More likely, though, is that without the atom bombings, Japan would have become embroiled in civil war, which also would have been lethal beyond estimate. Japanese records show that the overriding fear of Japan's high council was the destruction of the emperor's office and line, and the most serious threat thereto was revolution by the Japanese people themselves. The American blockade was so punishing the people that Japan's internal security service, the Kempei Tai, had soberly concluded that revolution was becoming ever-more possible. Even the most hawkish of the council were petrified by this prospect, realizing that people who were literally starving could never be reasoned with to endure obediently to their deaths, especially as they watched their children suffer.

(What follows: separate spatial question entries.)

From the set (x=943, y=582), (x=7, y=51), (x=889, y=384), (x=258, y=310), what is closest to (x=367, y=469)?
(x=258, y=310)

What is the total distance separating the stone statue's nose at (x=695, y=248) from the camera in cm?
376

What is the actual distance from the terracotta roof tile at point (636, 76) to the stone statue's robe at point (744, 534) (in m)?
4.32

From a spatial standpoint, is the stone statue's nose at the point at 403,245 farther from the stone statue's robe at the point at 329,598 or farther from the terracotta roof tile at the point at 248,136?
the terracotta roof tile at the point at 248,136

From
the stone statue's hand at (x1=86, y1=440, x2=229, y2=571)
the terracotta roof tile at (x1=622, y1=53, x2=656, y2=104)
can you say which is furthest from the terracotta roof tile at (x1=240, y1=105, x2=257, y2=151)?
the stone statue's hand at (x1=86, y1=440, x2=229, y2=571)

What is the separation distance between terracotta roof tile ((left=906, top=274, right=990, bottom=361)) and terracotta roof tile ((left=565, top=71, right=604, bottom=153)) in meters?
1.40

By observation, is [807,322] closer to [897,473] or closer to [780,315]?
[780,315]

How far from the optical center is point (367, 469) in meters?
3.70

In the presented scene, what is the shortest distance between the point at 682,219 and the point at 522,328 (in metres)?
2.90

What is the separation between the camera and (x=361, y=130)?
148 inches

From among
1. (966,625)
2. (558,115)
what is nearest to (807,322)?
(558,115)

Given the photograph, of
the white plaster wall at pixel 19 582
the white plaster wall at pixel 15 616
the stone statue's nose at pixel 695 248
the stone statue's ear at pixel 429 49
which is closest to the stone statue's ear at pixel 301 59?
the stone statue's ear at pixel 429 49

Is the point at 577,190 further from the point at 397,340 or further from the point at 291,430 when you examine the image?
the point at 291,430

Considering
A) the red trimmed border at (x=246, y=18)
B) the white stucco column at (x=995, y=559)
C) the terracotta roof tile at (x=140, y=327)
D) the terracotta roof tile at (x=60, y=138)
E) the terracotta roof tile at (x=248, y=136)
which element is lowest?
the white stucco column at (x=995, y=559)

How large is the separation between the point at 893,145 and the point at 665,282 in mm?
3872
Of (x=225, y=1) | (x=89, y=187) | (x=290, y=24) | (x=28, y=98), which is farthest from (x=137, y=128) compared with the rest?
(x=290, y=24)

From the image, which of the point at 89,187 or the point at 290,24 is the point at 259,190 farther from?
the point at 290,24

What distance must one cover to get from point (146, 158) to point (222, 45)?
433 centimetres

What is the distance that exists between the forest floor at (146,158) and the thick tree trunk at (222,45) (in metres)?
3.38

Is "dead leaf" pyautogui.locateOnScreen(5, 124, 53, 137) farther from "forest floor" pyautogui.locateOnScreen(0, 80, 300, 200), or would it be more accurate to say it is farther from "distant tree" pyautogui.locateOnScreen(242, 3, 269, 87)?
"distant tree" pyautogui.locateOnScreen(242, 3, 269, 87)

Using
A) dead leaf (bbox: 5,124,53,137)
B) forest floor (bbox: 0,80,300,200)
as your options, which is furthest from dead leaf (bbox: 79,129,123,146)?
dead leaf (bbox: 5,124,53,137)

The council also had no way to ensure that army units would remain loyal to the emperor once the people took to the streets - the soldiers were hungry, too.
Hence, the atom bombings provided an opening for a face-saving way to end the war. Petrified by the prospect of civil revolution, the high council could preserve its honor (as it understood it) by claiming that the atom bomb was a new weapon of such power that resistance was no longer preferable or possible. This was indeed the tack they took. Not every member of the high council agreed even so; some were willing to risk that the American invasion would come before a domestic revolution broke out and that once US troops were ashore, the people would unite to fight the enemy.
Finally, Emperor Hirohito himself broke the impasse, speaking directly to the high council, which had never been done before. He declared that "the time has come when we must bear the unbearable....[so I] give my sanction to the proposal to accept the Allied [Potsdam] Proclamation," that had directed Japan to surrender or face utter destruction.
The atom bombings, then, provided the opening rather than a fundamental reason to accept the Allies' terms. With the assurance that the Americans would neither abolish the emperor's office nor claim the imperial symbols as war prizes, surrender became the only guarantee that the national polity could continue. Hence it was less undesirable than continuing the war, which would have only invited more destruction and then revolution.